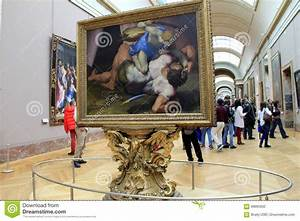 Crowd Of People Walking Through The Halls Of The Louvre ...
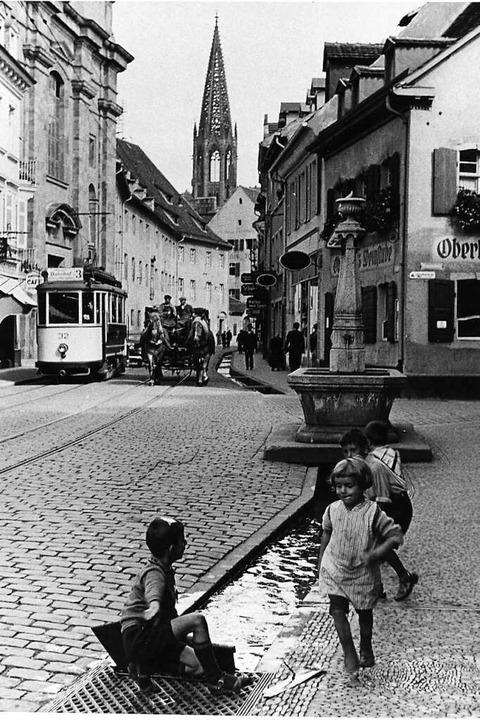 1936 wurde die historische Aufnahme de... Straßenbahn, Pferdefuhrwerk und Auto.  | Foto: Stadtarchiv Freiburg M 7010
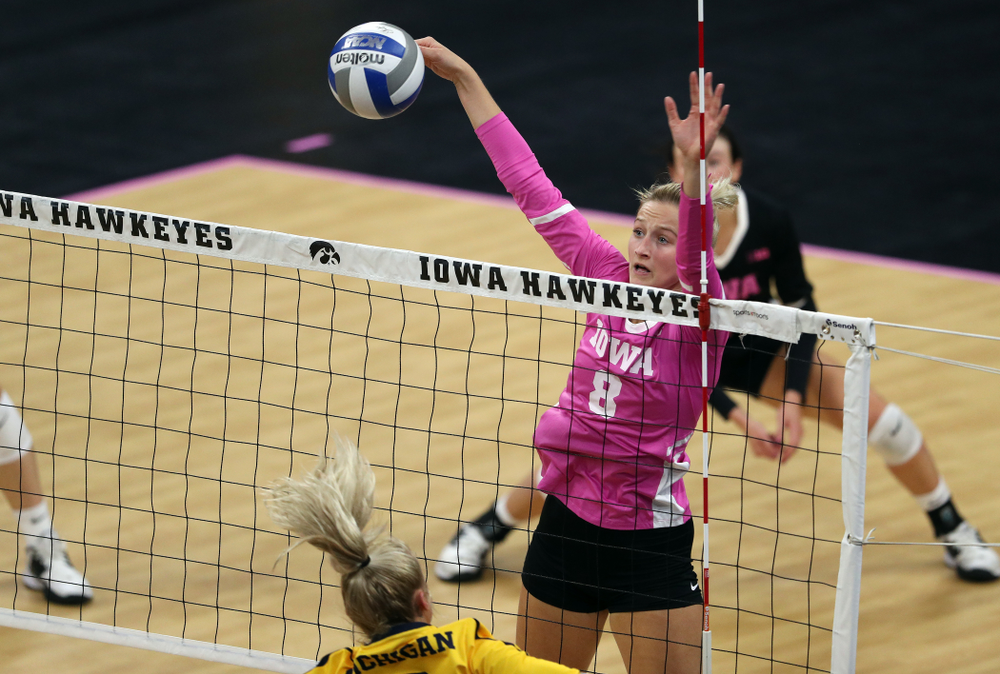 Iowa Hawkeyes outside hitter Kyndra Hansen (8) against the Michigan Wolverines Friday, October 11, 2019 at Carver-Hawkeye Arena.(Brian Ray/hawkeyesports.com)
+---+
# Exercise details
Print out the complete listing above exactly, dropping each image.

# Task result
 Crowd Of People Walking Through The Halls Of The Louvre ...
 1936 wurde die historische Aufnahme de... Straßenbahn, Pferdefuhrwerk und Auto.  | Foto: Stadtarchiv Freiburg M 7010
 Iowa Hawkeyes outside hitter Kyndra Hansen (8) against the Michigan Wolverines Friday, October 11, 2019 at Carver-Hawkeye Arena.(Brian Ray/hawkeyesports.com)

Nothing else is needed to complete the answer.